4 unexpected clusteroperator state transitions during e2e test run clusteroperator/dns should not change condition/Degraded dns was Degraded=false, but became Degraded=true at 2021-03-16 18:58:27.854393083 +0000 UTC -- DNS default is degraded dns was Degraded=true, but became Degraded=false at 2021-03-16 18:59:58.41574326 +0000 UTC -- dns was Degraded=false, but became Degraded=true at 2021-03-16 19:00:38.855832346 +0000 UTC -- DNS default is degraded dns was Degraded=true, but became Degraded=false at 2021-03-16 19:01:38.490842979 +0000 UTC -- https://prow.ci.openshift.org/view/gcs/origin-ci-test/logs/release-openshift-ocp-installer-e2e-aws-serial-4.8/1371878957158240256 It looks like at 18:58:27 a new node is created (part of the serial test) and dns lands on it but has to wait for multus to start (multus takes a bit, maybe because its pull is slower than everyone else), then the operator starts reporting degraded super quickly. Adding or removing a node (with drain) is a normal operation, and the operator may not go degraded due to that. Mar 16 18:58:27.737 W ns/openshift-dns pod/dns-default-zp8t4 node/ip-10-0-138-230.us-west-2.compute.internal reason/NetworkNotReady network is not ready: runtime network not ready: NetworkReady=false reason:NetworkPluginNotReady message:Network plugin returns error: No CNI configuration file in /etc/kubernetes/cni/net.d/. Has your network provider started? (3 times) Mar 16 18:58:27.764 W ns/openshift-multus pod/network-metrics-daemon-2p2vq node/ip-10-0-138-230.us-west-2.compute.internal reason/NetworkNotReady network is not ready: runtime network not ready: NetworkReady=false reason:NetworkPluginNotReady message:Network plugin returns error: No CNI configuration file in /etc/kubernetes/cni/net.d/. Has your network provider started? (3 times) Mar 16 18:58:27.854 E clusteroperator/dns condition/Degraded status/True reason/DNSDegraded changed: DNS default is degraded Marking high because this can cause alert churn during normal operations.

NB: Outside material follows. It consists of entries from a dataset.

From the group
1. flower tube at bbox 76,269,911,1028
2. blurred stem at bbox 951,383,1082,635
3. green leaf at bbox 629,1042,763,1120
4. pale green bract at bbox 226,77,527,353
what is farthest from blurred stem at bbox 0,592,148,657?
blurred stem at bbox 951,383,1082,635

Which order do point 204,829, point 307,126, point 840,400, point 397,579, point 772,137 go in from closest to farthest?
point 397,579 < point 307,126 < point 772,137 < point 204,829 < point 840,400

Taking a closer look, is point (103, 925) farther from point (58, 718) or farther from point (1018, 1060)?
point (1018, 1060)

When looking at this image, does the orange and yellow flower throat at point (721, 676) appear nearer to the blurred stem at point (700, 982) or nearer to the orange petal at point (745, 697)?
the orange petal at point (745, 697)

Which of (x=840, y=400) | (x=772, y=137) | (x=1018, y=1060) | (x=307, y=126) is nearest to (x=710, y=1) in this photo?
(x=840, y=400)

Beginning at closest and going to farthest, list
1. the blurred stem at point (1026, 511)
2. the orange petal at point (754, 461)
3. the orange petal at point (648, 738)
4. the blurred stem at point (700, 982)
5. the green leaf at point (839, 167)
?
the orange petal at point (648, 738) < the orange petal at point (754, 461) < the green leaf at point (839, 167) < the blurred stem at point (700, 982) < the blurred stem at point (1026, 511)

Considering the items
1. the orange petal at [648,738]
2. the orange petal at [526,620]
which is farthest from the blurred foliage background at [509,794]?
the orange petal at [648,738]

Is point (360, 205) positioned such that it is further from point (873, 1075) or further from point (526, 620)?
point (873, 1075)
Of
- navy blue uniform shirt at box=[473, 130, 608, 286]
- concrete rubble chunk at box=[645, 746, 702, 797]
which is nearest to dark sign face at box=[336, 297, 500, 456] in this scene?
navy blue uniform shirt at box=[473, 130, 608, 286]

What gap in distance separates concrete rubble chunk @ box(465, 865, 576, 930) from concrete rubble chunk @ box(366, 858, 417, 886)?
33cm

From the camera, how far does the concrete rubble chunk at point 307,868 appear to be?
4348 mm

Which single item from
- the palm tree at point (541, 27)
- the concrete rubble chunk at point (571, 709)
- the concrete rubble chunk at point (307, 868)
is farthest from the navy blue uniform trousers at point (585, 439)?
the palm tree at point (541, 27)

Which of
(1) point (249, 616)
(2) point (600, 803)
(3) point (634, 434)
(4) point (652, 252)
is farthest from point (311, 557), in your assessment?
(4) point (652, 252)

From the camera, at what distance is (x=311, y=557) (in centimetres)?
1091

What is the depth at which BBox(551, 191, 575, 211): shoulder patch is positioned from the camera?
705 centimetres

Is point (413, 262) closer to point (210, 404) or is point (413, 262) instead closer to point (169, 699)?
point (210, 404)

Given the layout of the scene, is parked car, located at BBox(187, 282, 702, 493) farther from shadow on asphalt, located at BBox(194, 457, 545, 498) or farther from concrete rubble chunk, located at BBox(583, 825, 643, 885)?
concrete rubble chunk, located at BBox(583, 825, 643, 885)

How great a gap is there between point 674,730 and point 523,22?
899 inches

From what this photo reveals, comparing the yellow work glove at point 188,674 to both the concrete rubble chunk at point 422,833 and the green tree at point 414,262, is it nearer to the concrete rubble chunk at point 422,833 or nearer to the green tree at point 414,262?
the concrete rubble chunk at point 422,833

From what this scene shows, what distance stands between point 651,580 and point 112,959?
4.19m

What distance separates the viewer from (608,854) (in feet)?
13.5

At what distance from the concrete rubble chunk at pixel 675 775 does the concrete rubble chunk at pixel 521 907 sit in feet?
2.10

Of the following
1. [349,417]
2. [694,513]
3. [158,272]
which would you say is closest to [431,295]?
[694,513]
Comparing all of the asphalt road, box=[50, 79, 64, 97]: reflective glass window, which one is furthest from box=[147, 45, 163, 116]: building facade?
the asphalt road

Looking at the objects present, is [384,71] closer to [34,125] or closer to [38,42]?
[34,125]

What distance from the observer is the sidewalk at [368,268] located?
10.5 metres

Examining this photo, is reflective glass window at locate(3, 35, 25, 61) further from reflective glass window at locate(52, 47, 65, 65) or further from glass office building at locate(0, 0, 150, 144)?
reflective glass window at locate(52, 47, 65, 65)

The operator has configured the daemonset to tolerate all taints since 4.5, so we need to look into whether this is a new issue in 4.8 (i.e., whether the errors do *not* appear in CI for earlier releases), and if so, what is causing it. If this is *not* a new issue, we might need to port over the grace period logic from the ingress operator.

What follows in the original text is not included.